During this fight, the American tank was hit several times and every man in it was killed except the Lieutenant, who was wounded. He was immediately decorated by me. It was one of the linest feats of arms I have ever seen.
The other day I went to a regiment in t he front line near Merzig for the purpose of having a look around. I asked the Colonel to take me to a forward observation post. We drove about a half mile and then dismounted at a woods, as he said it was safer to walk.
We started down a straight road exactly a kilometer long, towards a large brown house. As we approached the house I noticed an enemy pillbox about 250 yards away looking straight down the road, and from this pillbox protruded the muzzle of some kind of gun, either a 20 mm. or a machine gun. I asked the Colonel if the pillbox was occupied, and he said that he thought it was.
In addition to this pillbox, there were about forty others who could see us, but for some unknown reason none of them fired until we reached the house.
About five minutes after we got there, the enemy dropped a concentration known as TOT, that is, all the shells arrive at the same time. This was a concentration of about 50 shells and hit about 75 yards from the house.
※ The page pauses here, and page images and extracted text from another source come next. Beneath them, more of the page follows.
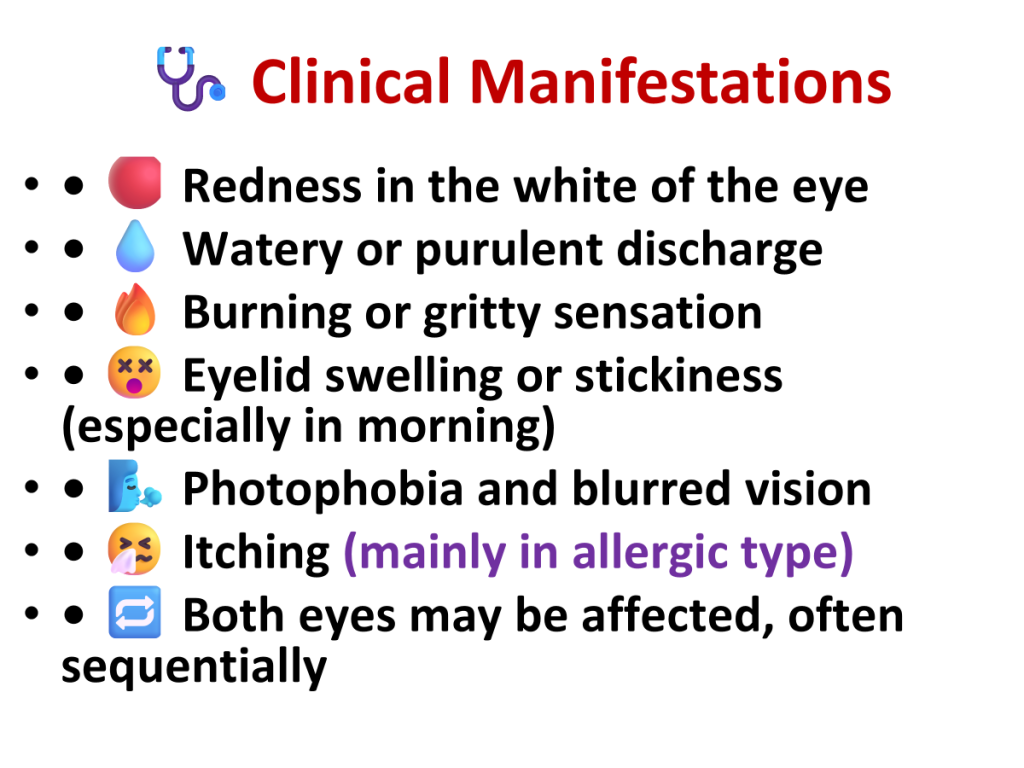 Clinical Manifestations

• • Redness in the white of the eye
• • Watery or purulent discharge
• • Burning or gritty sensation
• • Eyelid swelling or stickiness (especially in morning)
• • Photophobia and blurred vision
• • Itching (mainly in allergic type)
• • Both eyes may be affected, often sequentially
The only result it produced was to flush two large deer who came galloping by the house.
Personally, I am opposed to observation posts in houses, because if the enemy starts shelling you and the house collapses, you fall so far, especially when the place of observation is on the third floor.
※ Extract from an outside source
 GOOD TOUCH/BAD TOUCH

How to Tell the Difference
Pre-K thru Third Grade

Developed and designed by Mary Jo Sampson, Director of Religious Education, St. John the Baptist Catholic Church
Going back, I decided that I would not walk up the road but went up an apple orchard that seemed extremely sparsely populated with trees.
Since this episode, which was about four days ago, we have made several crossings over the Saar River, and have broken through the first half of the Siegfried Line. I hope we will get through the second half.
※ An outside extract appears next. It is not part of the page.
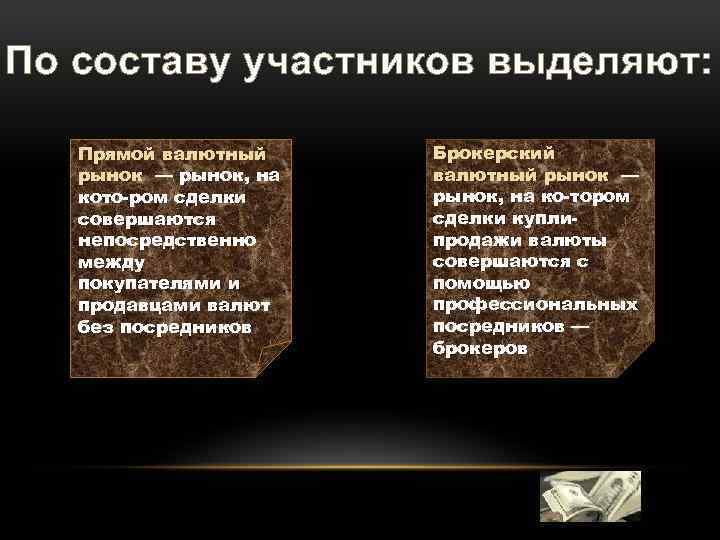 По составу участников выделяют:

Прямой валютный рынок — рынок, на кото-ром сделки совершаются непосредственно между покупателями и продавцами валют без посредников

Брокерский валютный рынок — рынок, на ко-тором сделки купли-продажи валюты совершаются с помощью профессиональных посредников — брокеров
The few remaining Metz forts are surrendering due to lack of salt, lack of water, and lack of guts. Just why they hold out at all is a mystery to me since they can do no good and simply get themselves killed. The one we took yesterday had 22 officers and nearly 600 men, a hundred of whom were wounded and had had no medical treatment for many days. They were in a bad state. All of them were lousy.
We hope that the remaining t wo will see the error of their ways this morning. (Just took another, same reason.)
The colonel commanding the fort which surrendered yesterday was very mad when he found that he had not been containing us, since we were using Metz as a resting area and practicing firing with captured German and Russian artillery against the fort. This is a perfectly safe thing to do as the forts seem to be out of artillery ammunition and can fire only machine guns.
These forts are not at all what a fort should be. They consist of a pile of dirt about 10 acres in extent with a 30-foot concrete ditch, about 60 feet wide, around them. This ditch is in turn guarded by a high iron fence with a spiked top, and the bottom of it is full of barbed wire. The inhabitants of the fort live just like moles in concrete tunnels.
When they want to shoot at you, they grind up a thing which looks like a mushroom. This mushroom is a steel cupola which is about 10 inches thick with a gun or machine gun inside of it. After they have fired as much as they please, they grind it down again so that it is not visible.
We have had 2000-lb. bombs bounce off the top of these forts. However, I think that a serious bombing would destroy them. However, our troops are so close that we do not dare to use the heavies and the lights do not carry enough weight.
P.S. Just fell and hurt my coccyx. It hurts like hell. We assault anew in the morning. I will sit on a ring I guess.